▶ [Document]:
Job details

Machine Learning Operations Manager

Get a free resume review

Our mission is to solve the most important and fundamental challenges in AI and Robotics to enable future generations of intelligent machines that will help us all live better lives.

Who we are looking for:

We are seeking a Machine Learning Operations (ML-OPs) Manager who is both technically adept and an effective leader. In this role, you will lead a small team of engineers while also being hands-on in designing, building, and maintaining infrastructure that supports the entire lifecycle of Machine Learning (ML) projects. If you have a passion for building scalable ML infrastructure, mentoring engineers, and collaborating with world-class researchers, this is the role for you!

What You Will Do

Technical Leadership & Strategy: Drive the design, development, and maintenance of company-wide MLOps platforms and tools, leveraging Kubernetes infrastructure for ML and data processing applications.

▶ [Recorded information]:

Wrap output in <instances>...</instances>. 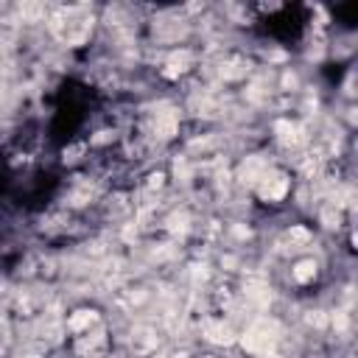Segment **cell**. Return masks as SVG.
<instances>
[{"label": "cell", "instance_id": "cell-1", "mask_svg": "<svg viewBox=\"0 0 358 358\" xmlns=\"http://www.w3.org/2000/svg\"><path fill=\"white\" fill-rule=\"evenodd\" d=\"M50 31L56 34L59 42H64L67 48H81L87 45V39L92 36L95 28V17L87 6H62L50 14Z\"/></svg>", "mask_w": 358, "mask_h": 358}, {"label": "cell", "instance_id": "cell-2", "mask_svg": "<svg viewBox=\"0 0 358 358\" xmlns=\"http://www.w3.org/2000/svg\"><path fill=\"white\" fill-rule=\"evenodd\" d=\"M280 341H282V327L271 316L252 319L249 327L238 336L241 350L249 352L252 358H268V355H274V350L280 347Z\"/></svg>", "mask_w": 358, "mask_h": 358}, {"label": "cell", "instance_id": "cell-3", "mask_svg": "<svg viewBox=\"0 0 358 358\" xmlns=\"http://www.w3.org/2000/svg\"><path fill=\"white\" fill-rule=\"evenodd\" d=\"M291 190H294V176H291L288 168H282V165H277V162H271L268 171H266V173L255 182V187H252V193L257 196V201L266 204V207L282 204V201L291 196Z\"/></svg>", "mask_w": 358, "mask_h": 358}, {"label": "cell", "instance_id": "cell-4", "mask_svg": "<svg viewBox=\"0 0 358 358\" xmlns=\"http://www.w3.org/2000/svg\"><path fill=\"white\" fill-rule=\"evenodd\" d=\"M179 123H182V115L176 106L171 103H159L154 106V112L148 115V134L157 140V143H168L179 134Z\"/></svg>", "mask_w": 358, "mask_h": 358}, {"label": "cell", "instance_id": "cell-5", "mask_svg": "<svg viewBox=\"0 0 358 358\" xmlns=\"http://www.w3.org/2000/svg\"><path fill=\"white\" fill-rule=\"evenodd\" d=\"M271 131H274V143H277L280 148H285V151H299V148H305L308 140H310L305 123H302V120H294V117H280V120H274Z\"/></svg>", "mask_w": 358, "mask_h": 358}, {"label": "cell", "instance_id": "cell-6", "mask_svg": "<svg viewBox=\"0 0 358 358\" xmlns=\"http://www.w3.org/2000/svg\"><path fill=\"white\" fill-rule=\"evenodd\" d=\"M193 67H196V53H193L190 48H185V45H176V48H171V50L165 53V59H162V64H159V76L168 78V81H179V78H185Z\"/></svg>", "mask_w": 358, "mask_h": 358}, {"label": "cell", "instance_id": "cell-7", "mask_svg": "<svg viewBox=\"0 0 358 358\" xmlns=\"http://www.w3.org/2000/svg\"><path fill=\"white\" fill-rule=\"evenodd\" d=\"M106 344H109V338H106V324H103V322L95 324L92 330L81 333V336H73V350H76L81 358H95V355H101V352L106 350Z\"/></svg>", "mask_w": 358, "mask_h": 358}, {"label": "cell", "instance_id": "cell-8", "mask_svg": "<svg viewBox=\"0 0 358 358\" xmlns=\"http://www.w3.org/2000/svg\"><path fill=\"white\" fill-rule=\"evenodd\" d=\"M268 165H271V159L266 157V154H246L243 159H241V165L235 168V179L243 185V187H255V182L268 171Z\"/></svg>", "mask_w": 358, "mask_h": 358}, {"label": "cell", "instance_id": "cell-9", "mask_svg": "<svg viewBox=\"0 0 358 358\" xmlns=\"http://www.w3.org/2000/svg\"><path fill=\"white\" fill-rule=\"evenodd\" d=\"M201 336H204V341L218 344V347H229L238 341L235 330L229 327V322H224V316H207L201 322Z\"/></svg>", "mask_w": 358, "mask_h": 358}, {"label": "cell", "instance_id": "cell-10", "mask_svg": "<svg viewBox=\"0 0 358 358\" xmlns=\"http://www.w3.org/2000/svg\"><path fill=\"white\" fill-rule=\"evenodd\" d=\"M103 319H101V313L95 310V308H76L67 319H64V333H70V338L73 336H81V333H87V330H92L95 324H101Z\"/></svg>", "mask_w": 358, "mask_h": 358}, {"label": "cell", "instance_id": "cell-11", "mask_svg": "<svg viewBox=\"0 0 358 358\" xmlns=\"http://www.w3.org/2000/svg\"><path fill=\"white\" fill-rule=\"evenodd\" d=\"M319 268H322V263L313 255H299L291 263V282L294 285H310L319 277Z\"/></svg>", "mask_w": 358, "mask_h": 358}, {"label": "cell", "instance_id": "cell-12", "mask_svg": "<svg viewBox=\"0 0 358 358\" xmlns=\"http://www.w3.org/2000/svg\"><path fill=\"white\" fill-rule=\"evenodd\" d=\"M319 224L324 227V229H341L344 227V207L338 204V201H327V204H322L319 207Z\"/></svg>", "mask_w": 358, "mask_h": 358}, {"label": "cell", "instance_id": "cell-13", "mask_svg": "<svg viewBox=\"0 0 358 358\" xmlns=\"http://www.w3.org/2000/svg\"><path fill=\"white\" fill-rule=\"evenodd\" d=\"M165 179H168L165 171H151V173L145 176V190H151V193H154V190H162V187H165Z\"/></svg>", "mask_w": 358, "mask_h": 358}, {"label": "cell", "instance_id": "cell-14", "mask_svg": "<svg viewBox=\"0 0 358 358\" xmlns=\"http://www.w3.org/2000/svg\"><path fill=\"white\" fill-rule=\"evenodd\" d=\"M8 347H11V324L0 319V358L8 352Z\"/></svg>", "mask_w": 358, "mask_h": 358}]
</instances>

▶ [What to work on]:
#1 Reproduce the job posting word for word, from "Get a free resume" to "role for you!", inclusive.
#2 What does the job posting say a candidate might have a passion for? List every item it names.
#3 Continue the job posting, starting after its final sentence.

▶ [Responses to the exercise]:
#1
Get a free resume review

Our mission is to solve the most important and fundamental challenges in AI and Robotics to enable future generations of intelligent machines that will help us all live better lives.

Who we are looking for:

We are seeking a Machine Learning Operations (ML-OPs) Manager who is both technically adept and an effective leader. In this role, you will lead a small team of engineers while also being hands-on in designing, building, and maintaining infrastructure that supports the entire lifecycle of Machine Learning (ML) projects. If you have a passion for building scalable ML infrastructure, mentoring engineers, and collaborating with world-class researchers, this is the role for you!

#2
- Building scalable ML infrastructure
- Mentoring engineers
- Collaborating with world-class researchers

#3
Team Management & Mentorship: Manage and mentor a small team of engineers, providing technical guidance, setting priorities, and fostering a collaborative team culture
Scalability & Performance: Enable self-service access to ML-compute resources across on-prem and cloud environments, ensuring workload scalability, fault tolerance, and efficient job scheduling
Monitoring & Observability: Enhance system observability through integrations with tools and services such as FluentD, Prometheus, Grafana, and DataDog to improve reliability and debugging
Experiment & Model Lifecycle Management: Integrate ML applications with experiment tracking and model management services such as Weights and Biases
Best Practices & Collaboration: Champion engineering best practices, drive improvements in CI/CD, infrastructure automation, and reproducibility. Work closely with ML Engineers, Data Engineers, DevOps teams, and researchers to accelerate research and deployment.

What You Will Bring

BS or MS in Computer Science, Engineering, or equivalent
5+ years of experience in an ML-Ops, DevOps, ML Engineering, or software engineering role
2+ years of experience managing or mentoring engineers (can be formal management or technical leadership)
Strong, hands-on experience with Kubernetes for ML applications
Experience developing ML-Ops platforms (covering data/artifact management, reproducibility, fault tolerance, experiment tracking, and model serving)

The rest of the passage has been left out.